DOCUMENT PASSAGE:
..........

In the second quarter, revenue increased by 27% against a particularly high basis of comparison. Organic revenue growth was 19%, in line with trends seen in the first quarter. Europe and the United States have been up sharply since the start of the year, while Asia saw a lower level of growth due to the new health restrictions in China.

Profit from recurring operations was up 34% at €10 232 million for the first half of 2022. Operating margin reached 27.9% of revenue, up 1.3 points compared to the first half of 2021. Group share of net profit was €2 678 million, up 24% compared to the first half of 2021.

Highlights of the first half of 2022 include:

  • An excellent first half in a still disrupted environment,
  • Double-digit organic revenue growth for all business groups,
  • Strong growth in Europe, Japan and the United States,
  • Exceptional momentum in champagne and cognac,
  • Remarkable performance by the Fashion & Leather Goods business group, particularly Louis Vuitton, Christian Dior, Fendi, Celine, Loro Piana and Loewe, which gained market share across the board and achieved new record highs for profitability,
  • Rapid growth in fragrances and skincare,
  • Continued creative momentum within all our Watches & Jewelry Maisons, particularly Tiffany, Bulgari and TAG Heuer,
  • Strong rebound from Sephora,
  • Recovery in hotel activities,
  • Operating free cash-flow of more than €4 billion.

..........

RECORDS SUPPLIED:
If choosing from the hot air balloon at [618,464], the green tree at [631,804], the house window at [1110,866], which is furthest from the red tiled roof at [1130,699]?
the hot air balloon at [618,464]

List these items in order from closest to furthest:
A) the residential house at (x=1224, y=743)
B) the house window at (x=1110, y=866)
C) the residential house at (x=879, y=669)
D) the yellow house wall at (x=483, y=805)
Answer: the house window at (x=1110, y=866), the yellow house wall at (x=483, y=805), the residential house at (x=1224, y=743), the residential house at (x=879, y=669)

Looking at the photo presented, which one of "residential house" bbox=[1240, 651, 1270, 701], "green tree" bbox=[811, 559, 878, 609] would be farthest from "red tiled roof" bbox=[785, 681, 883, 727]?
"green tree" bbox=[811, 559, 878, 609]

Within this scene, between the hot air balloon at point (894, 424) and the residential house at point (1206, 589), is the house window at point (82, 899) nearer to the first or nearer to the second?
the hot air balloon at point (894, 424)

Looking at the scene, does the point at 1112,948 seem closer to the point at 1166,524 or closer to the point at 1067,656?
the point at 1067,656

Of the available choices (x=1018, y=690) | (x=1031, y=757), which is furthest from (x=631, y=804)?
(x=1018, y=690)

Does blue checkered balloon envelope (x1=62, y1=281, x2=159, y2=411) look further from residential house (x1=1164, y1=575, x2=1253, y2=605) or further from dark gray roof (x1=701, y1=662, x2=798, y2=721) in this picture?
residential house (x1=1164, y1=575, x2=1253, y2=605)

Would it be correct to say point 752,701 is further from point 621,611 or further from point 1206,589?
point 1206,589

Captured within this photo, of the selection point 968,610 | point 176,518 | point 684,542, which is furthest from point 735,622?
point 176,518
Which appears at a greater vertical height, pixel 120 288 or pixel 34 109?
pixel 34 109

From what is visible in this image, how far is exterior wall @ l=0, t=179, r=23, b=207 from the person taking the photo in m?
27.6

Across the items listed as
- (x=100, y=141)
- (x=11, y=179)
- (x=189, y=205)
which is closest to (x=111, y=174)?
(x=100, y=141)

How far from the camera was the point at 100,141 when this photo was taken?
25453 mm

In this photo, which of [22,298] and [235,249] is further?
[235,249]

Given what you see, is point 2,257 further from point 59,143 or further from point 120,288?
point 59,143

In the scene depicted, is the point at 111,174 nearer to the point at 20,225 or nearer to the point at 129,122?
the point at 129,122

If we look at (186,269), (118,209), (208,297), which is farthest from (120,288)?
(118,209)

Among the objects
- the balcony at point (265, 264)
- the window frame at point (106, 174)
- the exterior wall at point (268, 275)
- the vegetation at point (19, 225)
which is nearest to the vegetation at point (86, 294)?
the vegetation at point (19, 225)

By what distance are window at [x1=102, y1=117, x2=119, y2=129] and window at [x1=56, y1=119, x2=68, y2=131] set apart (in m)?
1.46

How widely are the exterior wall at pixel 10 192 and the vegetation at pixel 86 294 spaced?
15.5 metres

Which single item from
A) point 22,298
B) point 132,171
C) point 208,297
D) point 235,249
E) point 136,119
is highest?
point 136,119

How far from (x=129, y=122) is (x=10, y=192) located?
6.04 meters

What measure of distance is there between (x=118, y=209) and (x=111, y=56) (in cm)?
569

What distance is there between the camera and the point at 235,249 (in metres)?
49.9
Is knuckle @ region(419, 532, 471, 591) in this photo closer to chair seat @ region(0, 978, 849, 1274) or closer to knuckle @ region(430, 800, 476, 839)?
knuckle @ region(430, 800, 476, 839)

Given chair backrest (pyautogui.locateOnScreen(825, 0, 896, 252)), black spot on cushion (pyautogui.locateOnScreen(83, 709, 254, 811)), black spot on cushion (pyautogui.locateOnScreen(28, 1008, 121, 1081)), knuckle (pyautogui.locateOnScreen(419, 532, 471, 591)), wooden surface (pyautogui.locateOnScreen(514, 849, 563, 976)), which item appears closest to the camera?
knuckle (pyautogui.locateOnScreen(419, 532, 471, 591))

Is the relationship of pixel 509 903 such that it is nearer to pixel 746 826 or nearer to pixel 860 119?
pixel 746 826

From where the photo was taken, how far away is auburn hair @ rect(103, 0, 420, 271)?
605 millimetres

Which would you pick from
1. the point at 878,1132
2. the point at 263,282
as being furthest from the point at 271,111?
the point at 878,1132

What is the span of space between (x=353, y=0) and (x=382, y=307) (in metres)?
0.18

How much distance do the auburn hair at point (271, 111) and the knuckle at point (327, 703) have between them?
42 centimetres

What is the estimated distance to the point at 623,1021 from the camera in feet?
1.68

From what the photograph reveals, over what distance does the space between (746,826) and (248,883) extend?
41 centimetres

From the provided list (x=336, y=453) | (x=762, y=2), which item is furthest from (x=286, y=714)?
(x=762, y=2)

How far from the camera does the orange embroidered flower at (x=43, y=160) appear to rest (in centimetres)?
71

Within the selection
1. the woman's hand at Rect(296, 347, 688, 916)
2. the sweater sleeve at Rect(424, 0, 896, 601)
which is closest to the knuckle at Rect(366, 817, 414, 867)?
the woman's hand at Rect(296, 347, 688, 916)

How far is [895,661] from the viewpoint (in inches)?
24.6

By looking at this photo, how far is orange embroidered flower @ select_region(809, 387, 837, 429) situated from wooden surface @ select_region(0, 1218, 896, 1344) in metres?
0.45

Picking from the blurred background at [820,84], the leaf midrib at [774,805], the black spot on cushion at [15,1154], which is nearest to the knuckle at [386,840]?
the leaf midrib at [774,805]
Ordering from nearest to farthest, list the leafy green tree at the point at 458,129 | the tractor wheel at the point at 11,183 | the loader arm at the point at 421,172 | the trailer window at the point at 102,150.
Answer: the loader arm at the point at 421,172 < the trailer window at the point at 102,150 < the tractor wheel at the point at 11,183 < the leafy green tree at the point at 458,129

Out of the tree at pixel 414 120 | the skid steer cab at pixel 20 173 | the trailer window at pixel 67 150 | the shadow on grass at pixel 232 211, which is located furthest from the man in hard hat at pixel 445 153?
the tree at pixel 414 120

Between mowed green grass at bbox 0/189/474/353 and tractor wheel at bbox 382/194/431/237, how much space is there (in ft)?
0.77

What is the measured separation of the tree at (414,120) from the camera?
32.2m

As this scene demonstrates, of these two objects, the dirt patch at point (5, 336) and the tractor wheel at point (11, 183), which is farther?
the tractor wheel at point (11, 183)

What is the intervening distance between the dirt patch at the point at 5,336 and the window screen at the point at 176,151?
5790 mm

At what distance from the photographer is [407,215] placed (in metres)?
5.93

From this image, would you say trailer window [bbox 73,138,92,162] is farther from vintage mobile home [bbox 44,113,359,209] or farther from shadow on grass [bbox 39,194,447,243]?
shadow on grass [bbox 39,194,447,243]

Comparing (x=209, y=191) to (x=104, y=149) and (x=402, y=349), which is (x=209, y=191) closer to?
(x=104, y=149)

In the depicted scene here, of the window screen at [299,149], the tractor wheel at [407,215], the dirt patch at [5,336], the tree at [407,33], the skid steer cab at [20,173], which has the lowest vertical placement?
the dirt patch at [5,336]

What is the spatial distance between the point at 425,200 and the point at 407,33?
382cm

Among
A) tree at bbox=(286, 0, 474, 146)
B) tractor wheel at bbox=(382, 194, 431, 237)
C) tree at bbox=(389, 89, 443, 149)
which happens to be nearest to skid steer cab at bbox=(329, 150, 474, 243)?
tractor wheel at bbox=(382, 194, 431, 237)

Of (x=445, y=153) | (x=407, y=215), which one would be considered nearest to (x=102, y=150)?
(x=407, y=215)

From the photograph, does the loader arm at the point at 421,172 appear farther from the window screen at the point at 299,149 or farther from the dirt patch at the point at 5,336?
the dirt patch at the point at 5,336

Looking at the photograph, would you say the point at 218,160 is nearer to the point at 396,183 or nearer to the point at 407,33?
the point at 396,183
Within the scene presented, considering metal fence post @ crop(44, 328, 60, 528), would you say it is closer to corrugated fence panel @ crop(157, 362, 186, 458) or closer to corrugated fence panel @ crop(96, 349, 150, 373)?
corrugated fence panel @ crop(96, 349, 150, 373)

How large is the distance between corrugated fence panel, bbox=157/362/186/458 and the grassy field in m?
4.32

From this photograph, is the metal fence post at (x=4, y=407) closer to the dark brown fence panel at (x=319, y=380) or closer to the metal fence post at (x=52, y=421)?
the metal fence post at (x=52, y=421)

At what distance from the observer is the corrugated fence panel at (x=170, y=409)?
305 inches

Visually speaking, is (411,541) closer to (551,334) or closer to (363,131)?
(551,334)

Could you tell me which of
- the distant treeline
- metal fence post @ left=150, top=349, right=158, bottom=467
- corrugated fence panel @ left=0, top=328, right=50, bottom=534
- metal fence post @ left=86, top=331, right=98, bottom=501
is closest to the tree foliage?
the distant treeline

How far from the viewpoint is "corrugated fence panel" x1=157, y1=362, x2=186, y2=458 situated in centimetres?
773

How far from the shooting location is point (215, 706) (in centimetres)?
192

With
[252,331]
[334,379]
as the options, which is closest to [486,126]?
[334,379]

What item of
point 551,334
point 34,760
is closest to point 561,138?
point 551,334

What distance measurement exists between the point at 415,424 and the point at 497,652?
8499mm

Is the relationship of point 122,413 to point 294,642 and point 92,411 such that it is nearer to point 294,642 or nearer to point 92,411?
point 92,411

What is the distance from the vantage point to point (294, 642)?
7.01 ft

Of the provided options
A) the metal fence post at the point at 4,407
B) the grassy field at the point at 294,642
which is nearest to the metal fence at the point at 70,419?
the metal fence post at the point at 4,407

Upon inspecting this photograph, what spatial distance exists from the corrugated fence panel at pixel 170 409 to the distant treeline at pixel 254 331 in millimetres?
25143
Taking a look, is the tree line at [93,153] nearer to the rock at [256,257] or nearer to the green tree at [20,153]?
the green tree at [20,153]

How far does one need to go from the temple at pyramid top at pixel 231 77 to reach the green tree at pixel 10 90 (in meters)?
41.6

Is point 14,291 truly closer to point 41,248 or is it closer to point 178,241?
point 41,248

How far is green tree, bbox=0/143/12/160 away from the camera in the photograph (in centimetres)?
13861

..........

GOALS:
a) In the financial results passage above, which brands are named as examples of the strong performance of the Fashion & Leather Goods business group? List all of them.
b) Filter the records and keep only the lines that contain the string "spot". Case counts.

PER-TASK ANSWERS:
a) Louis Vuitton, Christian Dior, Fendi, Celine, Loro Piana, Loewe

b)
Given chair backrest (pyautogui.locateOnScreen(825, 0, 896, 252)), black spot on cushion (pyautogui.locateOnScreen(83, 709, 254, 811)), black spot on cushion (pyautogui.locateOnScreen(28, 1008, 121, 1081)), knuckle (pyautogui.locateOnScreen(419, 532, 471, 591)), wooden surface (pyautogui.locateOnScreen(514, 849, 563, 976)), which item appears closest to the camera?
Picking from the blurred background at [820,84], the leaf midrib at [774,805], the black spot on cushion at [15,1154], which is nearest to the knuckle at [386,840]?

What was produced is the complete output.